Word for word, copy each record that comes after this.

Data records
——

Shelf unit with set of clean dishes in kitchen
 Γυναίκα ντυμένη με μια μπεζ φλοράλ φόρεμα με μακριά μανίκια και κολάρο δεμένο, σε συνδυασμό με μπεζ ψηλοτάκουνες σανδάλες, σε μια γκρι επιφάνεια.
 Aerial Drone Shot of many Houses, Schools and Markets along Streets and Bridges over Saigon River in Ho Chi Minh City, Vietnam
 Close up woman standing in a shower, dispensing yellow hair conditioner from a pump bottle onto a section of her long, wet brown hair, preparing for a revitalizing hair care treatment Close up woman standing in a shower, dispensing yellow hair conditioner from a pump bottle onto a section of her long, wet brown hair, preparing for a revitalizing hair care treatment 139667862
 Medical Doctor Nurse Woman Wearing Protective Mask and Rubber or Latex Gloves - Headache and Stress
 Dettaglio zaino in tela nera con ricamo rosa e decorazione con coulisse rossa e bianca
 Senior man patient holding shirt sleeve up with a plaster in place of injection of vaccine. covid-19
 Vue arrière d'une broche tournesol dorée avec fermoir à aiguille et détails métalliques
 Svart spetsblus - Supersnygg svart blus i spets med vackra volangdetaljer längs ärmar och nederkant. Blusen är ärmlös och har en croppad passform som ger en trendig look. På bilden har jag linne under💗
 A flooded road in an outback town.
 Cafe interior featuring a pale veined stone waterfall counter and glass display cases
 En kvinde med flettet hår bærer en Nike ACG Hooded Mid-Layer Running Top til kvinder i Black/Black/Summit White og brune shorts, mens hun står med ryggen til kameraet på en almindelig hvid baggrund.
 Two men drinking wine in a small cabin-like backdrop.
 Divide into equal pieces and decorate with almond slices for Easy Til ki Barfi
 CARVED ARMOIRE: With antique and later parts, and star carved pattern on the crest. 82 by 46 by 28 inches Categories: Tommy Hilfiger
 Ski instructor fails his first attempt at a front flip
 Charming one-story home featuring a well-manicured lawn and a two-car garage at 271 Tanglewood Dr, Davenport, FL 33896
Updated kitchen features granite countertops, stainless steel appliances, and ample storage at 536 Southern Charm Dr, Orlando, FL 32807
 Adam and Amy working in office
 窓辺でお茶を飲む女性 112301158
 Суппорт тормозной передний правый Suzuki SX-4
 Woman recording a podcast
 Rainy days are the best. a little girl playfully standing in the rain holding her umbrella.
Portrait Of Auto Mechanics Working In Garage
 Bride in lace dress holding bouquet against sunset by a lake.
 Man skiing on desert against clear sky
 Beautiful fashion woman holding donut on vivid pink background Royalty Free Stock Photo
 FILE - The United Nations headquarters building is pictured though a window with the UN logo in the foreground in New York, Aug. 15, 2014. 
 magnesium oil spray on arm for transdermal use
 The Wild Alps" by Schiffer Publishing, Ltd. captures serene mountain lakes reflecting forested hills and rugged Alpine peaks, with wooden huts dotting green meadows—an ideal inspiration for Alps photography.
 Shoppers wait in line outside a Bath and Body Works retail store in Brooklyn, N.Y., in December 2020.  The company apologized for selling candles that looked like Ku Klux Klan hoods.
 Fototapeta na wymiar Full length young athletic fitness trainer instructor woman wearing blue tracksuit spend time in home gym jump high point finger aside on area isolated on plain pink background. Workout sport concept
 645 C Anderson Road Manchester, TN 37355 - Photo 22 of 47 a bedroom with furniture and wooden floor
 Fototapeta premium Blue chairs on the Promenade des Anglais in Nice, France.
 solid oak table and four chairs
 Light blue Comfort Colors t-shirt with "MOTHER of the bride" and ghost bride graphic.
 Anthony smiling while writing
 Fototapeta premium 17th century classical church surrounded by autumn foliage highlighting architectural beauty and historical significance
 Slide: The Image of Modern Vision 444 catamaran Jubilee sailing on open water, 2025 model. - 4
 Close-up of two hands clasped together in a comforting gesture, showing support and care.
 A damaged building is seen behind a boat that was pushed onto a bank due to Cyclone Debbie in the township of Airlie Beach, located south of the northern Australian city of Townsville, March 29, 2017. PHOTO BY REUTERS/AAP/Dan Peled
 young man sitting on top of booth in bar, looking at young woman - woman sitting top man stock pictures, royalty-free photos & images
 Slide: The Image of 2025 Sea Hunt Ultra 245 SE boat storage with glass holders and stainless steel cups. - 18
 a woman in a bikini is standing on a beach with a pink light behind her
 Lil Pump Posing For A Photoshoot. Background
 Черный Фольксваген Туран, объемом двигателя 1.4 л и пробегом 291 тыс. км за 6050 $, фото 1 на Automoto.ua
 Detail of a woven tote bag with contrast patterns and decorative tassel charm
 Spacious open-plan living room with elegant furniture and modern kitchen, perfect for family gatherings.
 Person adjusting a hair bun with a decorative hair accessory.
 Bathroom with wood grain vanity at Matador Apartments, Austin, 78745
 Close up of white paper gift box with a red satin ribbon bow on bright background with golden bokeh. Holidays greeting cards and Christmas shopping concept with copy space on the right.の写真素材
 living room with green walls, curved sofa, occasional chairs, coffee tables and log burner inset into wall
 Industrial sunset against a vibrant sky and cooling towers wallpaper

——

#### Solution to the problem:
Shelf unit with set of clean dishes in kitchen
 Γυναίκα ντυμένη με μια μπεζ φλοράλ φόρεμα με μακριά μανίκια και κολάρο δεμένο, σε συνδυασμό με μπεζ ψηλοτάκουνες σανδάλες, σε μια γκρι επιφάνεια.
 Aerial Drone Shot of many Houses, Schools and Markets along Streets and Bridges over Saigon River in Ho Chi Minh City, Vietnam
 Close up woman standing in a shower, dispensing yellow hair conditioner from a pump bottle onto a section of her long, wet brown hair, preparing for a revitalizing hair care treatment Close up woman standing in a shower, dispensing yellow hair conditioner from a pump bottle onto a section of her long, wet brown hair, preparing for a revitalizing hair care treatment 139667862
 Medical Doctor Nurse Woman Wearing Protective Mask and Rubber or Latex Gloves - Headache and Stress
 Dettaglio zaino in tela nera con ricamo rosa e decorazione con coulisse rossa e bianca
 Senior man patient holding shirt sleeve up with a plaster in place of injection of vaccine. covid-19
 Vue arrière d'une broche tournesol dorée avec fermoir à aiguille et détails métalliques
 Svart spetsblus - Supersnygg svart blus i spets med vackra volangdetaljer längs ärmar och nederkant. Blusen är ärmlös och har en croppad passform som ger en trendig look. På bilden har jag linne under💗
 A flooded road in an outback town.
 Cafe interior featuring a pale veined stone waterfall counter and glass display cases
 En kvinde med flettet hår bærer en Nike ACG Hooded Mid-Layer Running Top til kvinder i Black/Black/Summit White og brune shorts, mens hun står med ryggen til kameraet på en almindelig hvid baggrund.
 Two men drinking wine in a small cabin-like backdrop.
 Divide into equal pieces and decorate with almond slices for Easy Til ki Barfi
 CARVED ARMOIRE: With antique and later parts, and star carved pattern on the crest. 82 by 46 by 28 inches Categories: Tommy Hilfiger
 Ski instructor fails his first attempt at a front flip
 Charming one-story home featuring a well-manicured lawn and a two-car garage at 271 Tanglewood Dr, Davenport, FL 33896
Updated kitchen features granite countertops, stainless steel appliances, and ample storage at 536 Southern Charm Dr, Orlando, FL 32807
 Adam and Amy working in office
 窓辺でお茶を飲む女性 112301158
 Суппорт тормозной передний правый Suzuki SX-4
 Woman recording a podcast
 Rainy days are the best. a little girl playfully standing in the rain holding her umbrella.
Portrait Of Auto Mechanics Working In Garage
 Bride in lace dress holding bouquet against sunset by a lake.
 Man skiing on desert against clear sky
 Beautiful fashion woman holding donut on vivid pink background Royalty Free Stock Photo
 FILE - The United Nations headquarters building is pictured though a window with the UN logo in the foreground in New York, Aug. 15, 2014. 
 magnesium oil spray on arm for transdermal use
 The Wild Alps" by Schiffer Publishing, Ltd. captures serene mountain lakes reflecting forested hills and rugged Alpine peaks, with wooden huts dotting green meadows—an ideal inspiration for Alps photography.
 Shoppers wait in line outside a Bath and Body Works retail store in Brooklyn, N.Y., in December 2020.  The company apologized for selling candles that looked like Ku Klux Klan hoods.
 Fototapeta na wymiar Full length young athletic fitness trainer instructor woman wearing blue tracksuit spend time in home gym jump high point finger aside on area isolated on plain pink background. Workout sport concept
 645 C Anderson Road Manchester, TN 37355 - Photo 22 of 47 a bedroom with furniture and wooden floor
 Fototapeta premium Blue chairs on the Promenade des Anglais in Nice, France.
 solid oak table and four chairs
 Light blue Comfort Colors t-shirt with "MOTHER of the bride" and ghost bride graphic.
 Anthony smiling while writing
 Fototapeta premium 17th century classical church surrounded by autumn foliage highlighting architectural beauty and historical significance
 Slide: The Image of Modern Vision 444 catamaran Jubilee sailing on open water, 2025 model. - 4
 Close-up of two hands clasped together in a comforting gesture, showing support and care.
 A damaged building is seen behind a boat that was pushed onto a bank due to Cyclone Debbie in the township of Airlie Beach, located south of the northern Australian city of Townsville, March 29, 2017. PHOTO BY REUTERS/AAP/Dan Peled
 young man sitting on top of booth in bar, looking at young woman - woman sitting top man stock pictures, royalty-free photos & images
 Slide: The Image of 2025 Sea Hunt Ultra 245 SE boat storage with glass holders and stainless steel cups. - 18
 a woman in a bikini is standing on a beach with a pink light behind her
 Lil Pump Posing For A Photoshoot. Background
 Черный Фольксваген Туран, объемом двигателя 1.4 л и пробегом 291 тыс. км за 6050 $, фото 1 на Automoto.ua
 Detail of a woven tote bag with contrast patterns and decorative tassel charm
 Spacious open-plan living room with elegant furniture and modern kitchen, perfect for family gatherings.
 Person adjusting a hair bun with a decorative hair accessory.
 Bathroom with wood grain vanity at Matador Apartments, Austin, 78745
 Close up of white paper gift box with a red satin ribbon bow on bright background with golden bokeh. Holidays greeting cards and Christmas shopping concept with copy space on the right.の写真素材
 living room with green walls, curved sofa, occasional chairs, coffee tables and log burner inset into wall
 Industrial sunset against a vibrant sky and cooling towers wallpaper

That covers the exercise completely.